I’m a particular sap for “Best Friends in Love” type romances so when I saw the teaser trailers for the film adaptation of Love, Rosie (starring Lily Collins and the super hunky Sam Claflin), I expected it was exactly the sort of thing I would like.
The basic plot is this: Life long friend, Rosie and Alex are in love with each other, but a series of misadventures and quirks of fate keep them from revealing the truth to each other. While living their separate lives on separate continents, they learn to live without each other, but, of course, neither of them are completely happy because they know, deep down, they’re meant to be together.
The plot reminded me A LOT of One Day by David Nicholls. Unfortunately, One Day is a much better book. The problem I had with Love, Rosie is that the plot became super frustrating about halfway through (there were one too many close calls of Rosie and Alex ALMOST getting together). It’s not like One Day in that way. In One Day, the plot never crosses over into frustration territory because neither Em or Dex are ready to be together through most of the story. The exact opposite is true with Love, Rosie. It’s so frustrating that Rosie and Alex are ready for each other but fate still keeps them apart. Love, Rosie isn’t so much about their journey to be ready for a relationship each other as it is about how much better their lives would have been if they had just been together in the first place. It wasn’t an uplifting story for me. It was actually quite aggravating.
This makes it sound like I didn’t like the book at all. I did like it, but mainly because I liked the characters of Alex and Rosie and really wanted them to be together. Both of them were interesting and relateable and likable. Unfortunately, while I loved the characters, their story annoyed the heck out of me from time to time.
Still, I definitely want to see the movie (although I don’t know how it’ll work exactly because the book spans 40+ years), but the book’s not one I’m likely to reread. I’d much rather pick up One Day again–it’s a far less frustrating book even if it does have a sad ending.

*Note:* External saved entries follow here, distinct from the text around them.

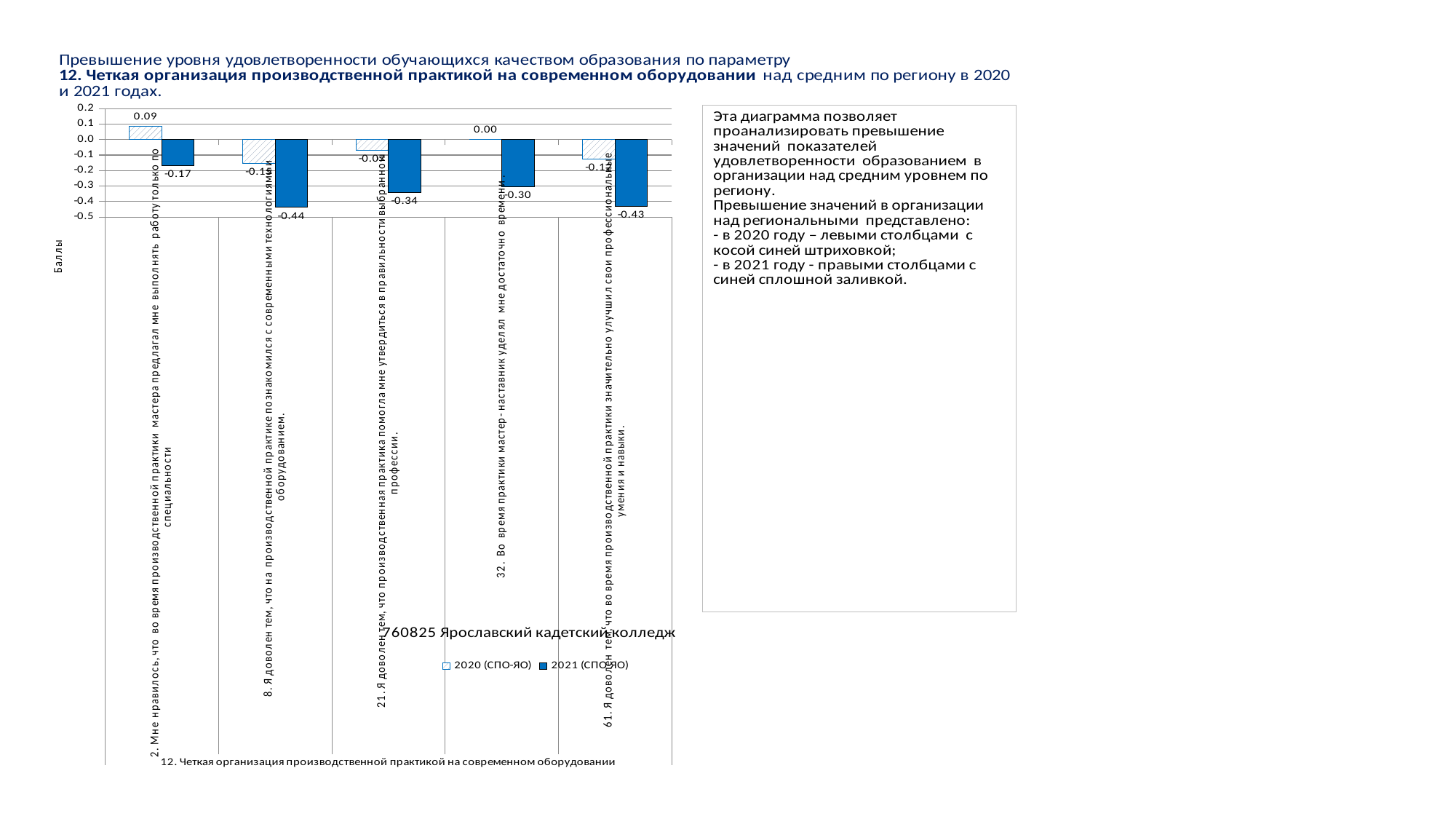
What is the 2020 (СПО-ЯО) value for statement 2 ("Мне нравилось, что во время производственной практики мастера предлагал мне выполнять работу только по специальности")? 0.09 What is the title printed on the chart? 760825 Ярославский кадетский колледж What is the 2020 (СПО-ЯО) value for statement 32 ("Во время практики мастер-наставник уделял мне достаточно времени")? 0.00 What is the 2021 (СПО-ЯО) value for statement 32 ("Во время практики мастер-наставник уделял мне достаточно времени")? -0.30 What is the 2021 (СПО-ЯО) value for statement 2 ("Мне нравилось, что во время производственной практики мастера предлагал мне выполнять работу только по специальности")? -0.17 What is the difference between the 2020 (СПО-ЯО) and 2021 (СПО-ЯО) values for statement 2? 0.26 How many categories (statements) are plotted on the x axis of the chart? 5 What is the 2021 (СПО-ЯО) value for statement 8 ("Я доволен тем, что на производственной практике познакомился с современными технологиями и оборудованием")? -0.44 Which statement has the highest 2020 (СПО-ЯО) value? Statement 2 (Мне нравилось, что во время производственной практики мастера предлагал мне выполнять работу только по специальности) For the 2021 (СПО-ЯО) series, which is larger: the value for statement 32 or the value for statement 21? Statement 32 How many series does the chart legend list? 2 What kind of chart is shown on the slide? bar chart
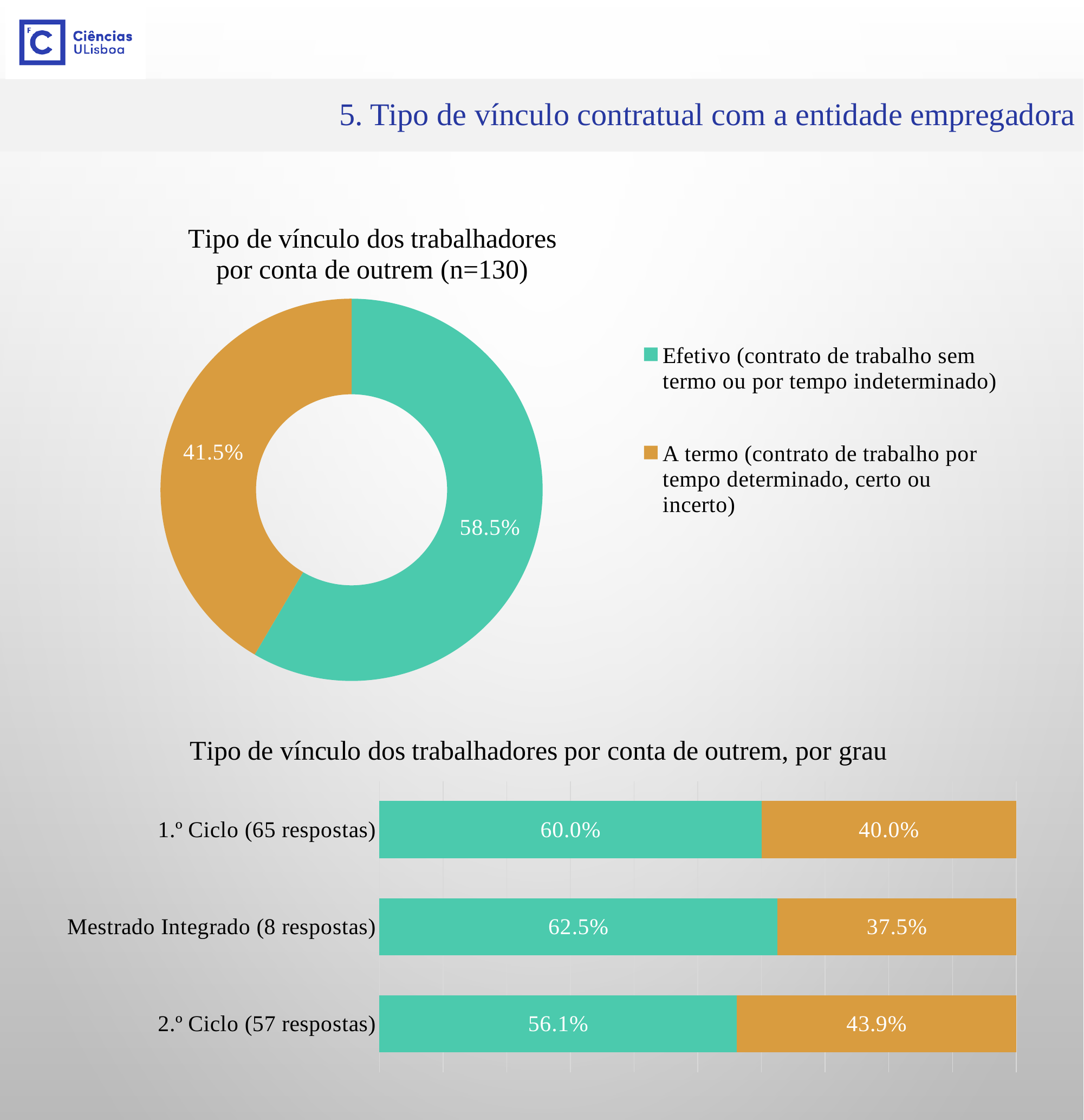
In the bottom chart 'Tipo de vínculo dos trabalhadores por conta de outrem, por grau', which degree has the highest teal (Efetivo) share? Mestrado Integrado (8 respostas) In the bottom chart 'Tipo de vínculo dos trabalhadores por conta de outrem, por grau', what is the teal (Efetivo) value for 1.º Ciclo (65 respostas)? 60.0% In the bottom chart 'Tipo de vínculo dos trabalhadores por conta de outrem, por grau', which degree has the lowest teal (Efetivo) share? 2.º Ciclo (57 respostas) How many entries does the legend of the top chart 'Tipo de vínculo dos trabalhadores por conta de outrem (n=130)' list? 2 In the top chart 'Tipo de vínculo dos trabalhadores por conta de outrem (n=130)', what share is labelled for A termo (contrato de trabalho por tempo determinado, certo ou incerto)? 41.5% In the top chart 'Tipo de vínculo dos trabalhadores por conta de outrem (n=130)', what is the difference in percentage points between the Efetivo and A termo shares? 17.0 percentage points In the bottom chart 'Tipo de vínculo dos trabalhadores por conta de outrem, por grau', what is the orange (A termo) value for 2.º Ciclo (57 respostas)? 43.9% In the bottom chart 'Tipo de vínculo dos trabalhadores por conta de outrem, por grau', what is the total of the two segments for Mestrado Integrado (8 respostas)? 100.0% In the top chart 'Tipo de vínculo dos trabalhadores por conta de outrem (n=130)', which category has the larger share? Efetivo (contrato de trabalho sem termo ou por tempo indeterminado) In the bottom chart 'Tipo de vínculo dos trabalhadores por conta de outrem, por grau', how many degree categories are shown? 3 What kind of chart is the top chart 'Tipo de vínculo dos trabalhadores por conta de outrem (n=130)'? Doughnut chart In the top chart 'Tipo de vínculo dos trabalhadores por conta de outrem (n=130)', what share is labelled for Efetivo (contrato de trabalho sem termo ou por tempo indeterminado)? 58.5%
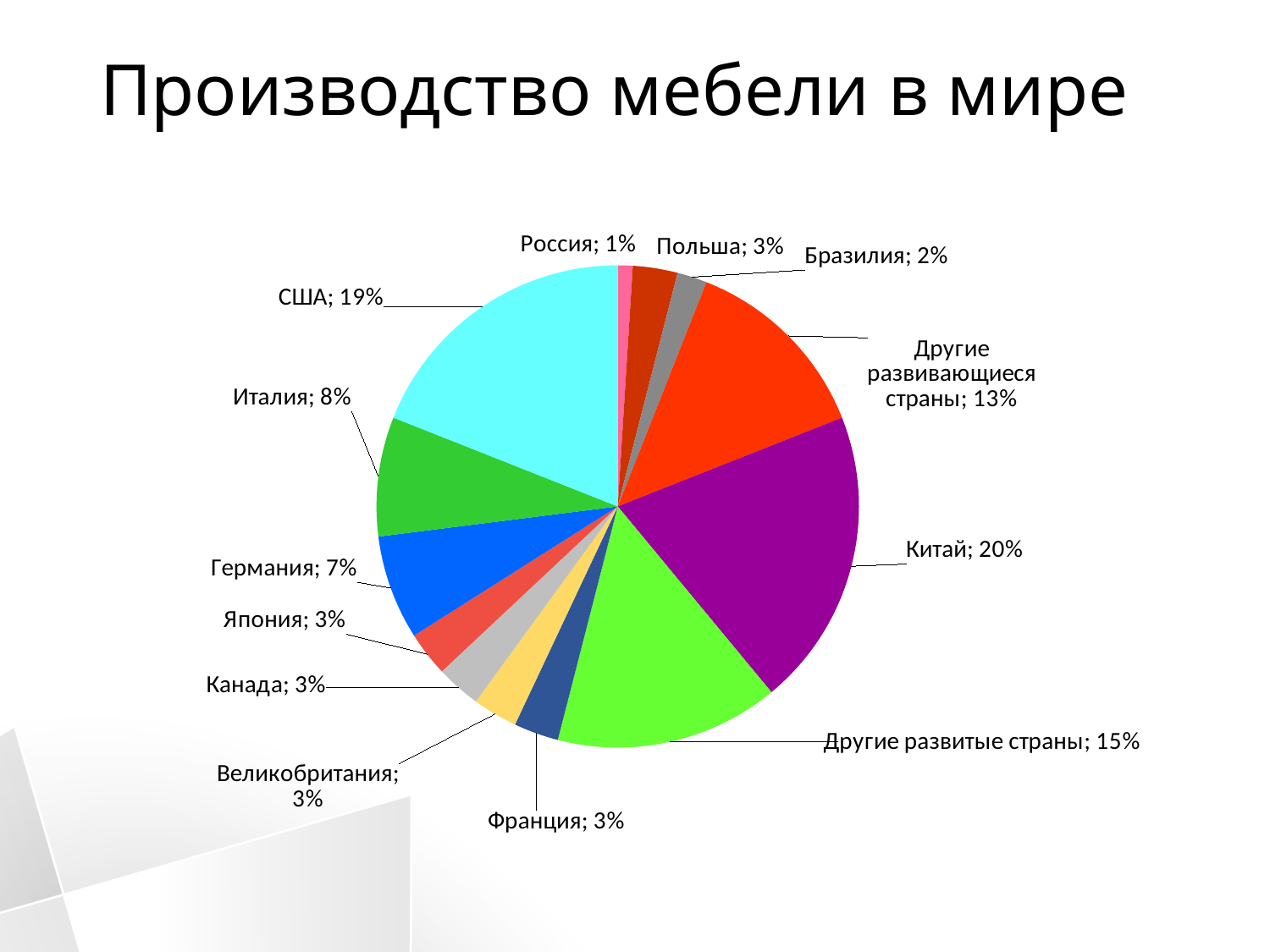
What is the title of the chart? Производство мебели в мире How many slices does the pie chart have? 13 What share of the pie does Китай have? 20% What is the combined share of США and Китай? 39% What kind of chart is shown on the slide? pie chart Which category has the largest slice of the pie? Китай What is the difference between the shares of Китай and Италия? 12% Which category has the smallest slice of the pie? Россия Which is larger, the share of Другие развитые страны or the share of Другие развивающиеся страны? Другие развитые страны What share of the pie does США have? 19% What is the value for Германия? 7% What is the value for Другие развивающиеся страны? 13%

I would recommend reading Love, Rosie if you have a lot of patience for close calls or if you’re like me and don’t like watching movies when you haven’t read their book adaptations. Of course, if either of those things don’t apply to you, I’d recommend trying One Day instead or even Cecelia Ahern’s other popular book, P.S. I Love You (the book is MUCH better than the movie, f.y.i.).
And, if you missed the teaser trailers here’s one( and it actually includes scenes from the book):
Do you have a favorite type of relationship in books and movies? Or, maybe, a favorite love story of all time? Do share!